When going to a new environment, it would be nice if someone had already thought out the networking and authentication needs. It would be nice if we had a sane DNS solution and a good LDAP server. Regrettably, Life in operations is not always that nice. We are frequently asked to quickly set up a test environment to test/sandbox/proof-of-concept something. When the test environment inevitably becomes the production environment, we need the following common Ansible roles:

Fake DNS

It is common for us to fake real DNS by filling in /etc/hosts files. Take care that the FQDN you want is the first one in the list. We have two goals with this role:

  1. Get IP addresses from the Ansible inventory
    Example inventory:
    
    [jenkins]
     192.168.1.2 hostname="jenkins-master1"
     
     [sonar]
     192.168.1.3 hostname="sonar1"
     
     [nexus]
     192.168.1.4 hostname="nexus1"
     
     [subdomain:children]
     jenkins
     sonar
     nexus
     
     [subdomain:vars]
     domain="devops.local"
  2. Allow for aliases (fake CNAMEs) in group variables
    Example Group Variable:

    etc_hosts_alias:
      192.168.1.2: [ jenkins ]
      192.168.1.3: [ sonar ]
      192.168.1.4: [ nexus ]

Pulling in IP addresses from the inventory allows us to abide by the DRY principle.

For a couple of reasons, the real work gets done in the custom Jinja2 filters. At first, I was tempted to push some of these dictionary merges to the template, but fighting that read-only scoping is a losing battle and just makes the template unnecessarily complicated. Once we are willing to offload the hard work to python, our tasks are easier to read because they have more descriptive function calls (the filter names), and the template looks more like a template because we can focus on layout and not variable manipulation.
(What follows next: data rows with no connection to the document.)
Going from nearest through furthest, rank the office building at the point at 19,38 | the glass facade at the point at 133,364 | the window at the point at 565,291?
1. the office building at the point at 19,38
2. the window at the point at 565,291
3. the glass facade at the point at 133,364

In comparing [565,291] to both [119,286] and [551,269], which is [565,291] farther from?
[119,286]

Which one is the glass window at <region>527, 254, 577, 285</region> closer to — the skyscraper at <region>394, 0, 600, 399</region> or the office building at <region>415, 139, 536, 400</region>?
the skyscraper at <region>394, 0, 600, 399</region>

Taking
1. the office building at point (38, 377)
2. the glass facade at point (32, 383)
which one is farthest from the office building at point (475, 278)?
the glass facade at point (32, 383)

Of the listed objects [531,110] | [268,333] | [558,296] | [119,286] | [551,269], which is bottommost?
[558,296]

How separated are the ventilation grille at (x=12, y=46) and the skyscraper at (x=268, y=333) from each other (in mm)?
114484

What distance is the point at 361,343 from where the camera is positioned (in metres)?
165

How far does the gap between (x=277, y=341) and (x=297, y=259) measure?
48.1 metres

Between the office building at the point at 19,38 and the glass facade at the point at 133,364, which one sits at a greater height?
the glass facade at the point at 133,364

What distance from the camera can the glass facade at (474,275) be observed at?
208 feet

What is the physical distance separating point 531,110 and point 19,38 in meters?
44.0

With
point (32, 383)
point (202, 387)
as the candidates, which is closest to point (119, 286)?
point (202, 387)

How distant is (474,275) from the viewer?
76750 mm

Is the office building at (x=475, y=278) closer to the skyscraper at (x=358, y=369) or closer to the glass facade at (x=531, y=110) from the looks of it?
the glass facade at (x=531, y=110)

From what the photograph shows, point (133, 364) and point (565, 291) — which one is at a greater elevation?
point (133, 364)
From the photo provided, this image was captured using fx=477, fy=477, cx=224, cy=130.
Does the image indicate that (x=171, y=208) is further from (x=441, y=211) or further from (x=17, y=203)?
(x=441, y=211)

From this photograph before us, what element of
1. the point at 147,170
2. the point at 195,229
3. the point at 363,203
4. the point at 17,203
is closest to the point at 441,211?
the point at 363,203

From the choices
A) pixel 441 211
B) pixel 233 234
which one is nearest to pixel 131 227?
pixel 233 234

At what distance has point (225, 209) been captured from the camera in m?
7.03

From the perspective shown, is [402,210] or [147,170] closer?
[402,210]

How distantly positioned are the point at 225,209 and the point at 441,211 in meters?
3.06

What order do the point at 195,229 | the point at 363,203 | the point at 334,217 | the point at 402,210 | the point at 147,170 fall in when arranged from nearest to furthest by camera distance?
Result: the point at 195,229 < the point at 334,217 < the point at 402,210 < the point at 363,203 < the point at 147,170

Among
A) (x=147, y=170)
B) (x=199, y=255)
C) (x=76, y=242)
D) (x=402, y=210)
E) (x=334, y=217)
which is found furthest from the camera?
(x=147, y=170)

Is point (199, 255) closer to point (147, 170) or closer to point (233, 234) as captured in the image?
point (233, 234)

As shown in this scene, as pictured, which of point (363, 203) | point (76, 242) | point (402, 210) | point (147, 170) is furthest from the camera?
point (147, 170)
The expected result from the template (/etc/hosts):

 192.168.1.2 jenkins-master1.devops-local jenkins-master1 jenkins-master
 192.168.1.3 sonar1.devops-local sonar1 sonar
 192.168.1.4 nexus1.devops-local nexus1 nexus

Users with SSH key authentication

While it is better to have centralized authentication in the new environment, setting up an LDAP server may take a while (especially if another team is responsible). So during those intervening months, security will probably let you get away with pushing out ssh keys instead. For this role, I had three goals:

  1. Create a user who can be authenticated with ssh keys
  2. Modify “password” expiration because PAM will prevent login when the password (that the user doesn’t have… HAH!) “expires”.
  3. Give admin privileges (sudo) with group membership

I’d like to be able to list my users as ansible facts like so:

users:
   jmalachowski:
 key: ssh-rsa AAAAB3Nza…== jmalacho@example.com
 groups: [ 'wheel' ]
 users_blacklist: [ 'centos ']

The only challenge for this is setting relative expiration because the only program I know that does it, “chage,” required the argument in “days since the linux Epoc.” I was able to find some python that could calculate this value, so into a filter it goes!

Standard Security Update

Security updating is always one of my favorite examples since package updating and configuration file templating are usually all we need. However, when certain OS packages are updated, we also need to reboot. Rebooting is something that ansible is better suited for than its competitors which run inside the machine. For the final feature in this role, we are going to wait for the machine to come back from reboot. At that point, we can begin validating / health checking the environment.